*** Opening of Reading passage ***
So, last post for today. Many of you have asked how to help, how to pray. In my counseling session last week, I came across an area you could pray for me in. My therapist asked me on a scale of 1-10 (one being not at all and 10 being I'd do anything to get there) how much do I want to get better. I told her it depends on the day. There are days that I hate what I'm doing to myself and know that my family deserves better than this and I want desperately to get better. Then there are days when I don't care if I ever get better. She asked me about my relationship with food and how food makes me feel.
Here's my answer to that question. When food is in my mouth, it tastes good. By the time I have swallowed, it has a horrible taste. I feel absurdly sick when I am done eating and wish I was one of those people who could throw up. Feeling empty makes me feel empowered and euphoric. I have never used drugs, but the way I feel is definitely chemical, and what I would guess being high is like. (Hungry is different than empty. When I feel hungry, I feel weak.)
*** Close of Reading passage ***
*** Opening of Data provided ***
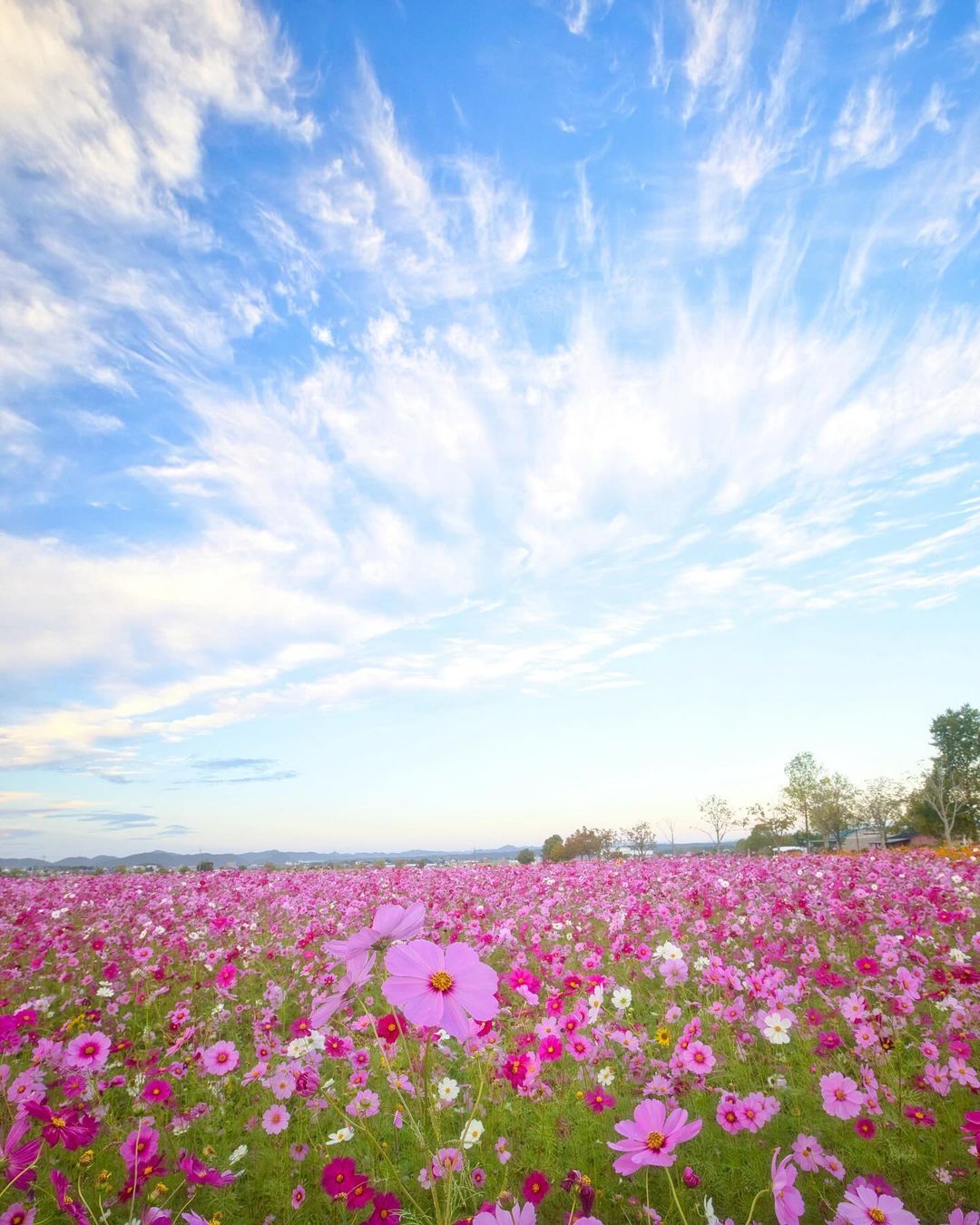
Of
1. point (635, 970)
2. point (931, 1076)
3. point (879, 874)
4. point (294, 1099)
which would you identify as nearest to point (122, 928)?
point (294, 1099)

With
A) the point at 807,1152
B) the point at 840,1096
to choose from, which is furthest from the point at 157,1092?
the point at 840,1096

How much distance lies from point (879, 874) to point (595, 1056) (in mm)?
7610

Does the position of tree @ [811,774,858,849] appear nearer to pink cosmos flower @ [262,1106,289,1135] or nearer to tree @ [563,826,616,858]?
tree @ [563,826,616,858]

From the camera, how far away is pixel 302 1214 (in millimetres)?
3182

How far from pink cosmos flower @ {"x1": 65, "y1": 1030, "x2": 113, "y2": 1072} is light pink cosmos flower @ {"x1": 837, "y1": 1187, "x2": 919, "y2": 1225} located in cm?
302

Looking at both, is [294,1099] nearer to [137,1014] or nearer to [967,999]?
[137,1014]

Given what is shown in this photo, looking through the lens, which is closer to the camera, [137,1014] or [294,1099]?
[294,1099]

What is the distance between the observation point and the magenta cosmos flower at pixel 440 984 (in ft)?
4.03

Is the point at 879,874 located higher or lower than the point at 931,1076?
higher

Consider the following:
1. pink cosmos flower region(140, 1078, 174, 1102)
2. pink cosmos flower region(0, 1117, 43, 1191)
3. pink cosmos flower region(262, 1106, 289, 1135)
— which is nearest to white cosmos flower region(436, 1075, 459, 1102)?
pink cosmos flower region(262, 1106, 289, 1135)

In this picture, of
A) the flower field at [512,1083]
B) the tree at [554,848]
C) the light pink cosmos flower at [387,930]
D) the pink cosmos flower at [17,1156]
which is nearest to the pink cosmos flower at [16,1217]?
the flower field at [512,1083]

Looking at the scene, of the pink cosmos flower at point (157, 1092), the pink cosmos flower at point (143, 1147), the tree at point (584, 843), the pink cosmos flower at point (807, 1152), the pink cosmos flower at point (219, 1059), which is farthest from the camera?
the tree at point (584, 843)

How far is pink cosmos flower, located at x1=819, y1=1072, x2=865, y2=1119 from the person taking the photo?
2.88 m

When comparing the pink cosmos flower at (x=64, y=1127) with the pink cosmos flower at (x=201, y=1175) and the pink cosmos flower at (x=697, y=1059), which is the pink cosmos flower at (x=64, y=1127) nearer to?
the pink cosmos flower at (x=201, y=1175)
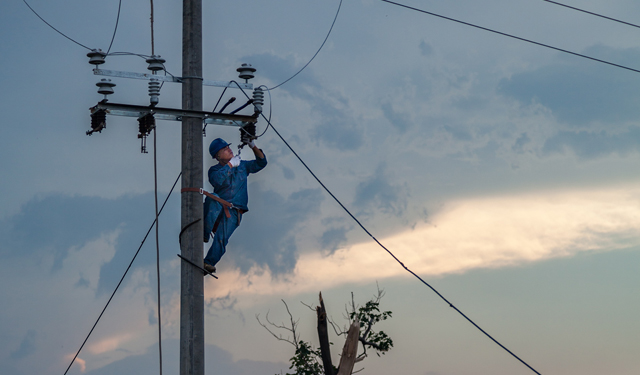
*** Close of Data provided ***
> **Work order 1**:
Update the part of the post about food above between "Here's my answer" and "I feel weak.)", inclusive, putting "hollow" in place of "empty" wherever it appears, and write out that part.
> **Work order 2**:
Carry the post about food and counseling forward from its final sentence with what comes next.

> **Exercise output 1**:
Here's my answer to that question. When food is in my mouth, it tastes good. By the time I have swallowed, it has a horrible taste. I feel absurdly sick when I am done eating and wish I was one of those people who could throw up. Feeling hollow makes me feel empowered and euphoric. I have never used drugs, but the way I feel is definitely chemical, and what I would guess being high is like. (Hungry is different than hollow. When I feel hungry, I feel weak.)

> **Exercise output 2**:
She asked if anything else gave me those feelings. I realized that while some things do make me feel empowered, nothing is as strong of a feeling as starving myself. She asked me if I'm willing to give up that feeling then. Here's my answer and where you can pray for me, I'm willing to be willing. I am not there yet. I don't know how to give up those feelings but I want to have a desire to. I guess that is a start, right? You can pray for me to want to give up the feelings of euphoria and empowerment that starving gives me.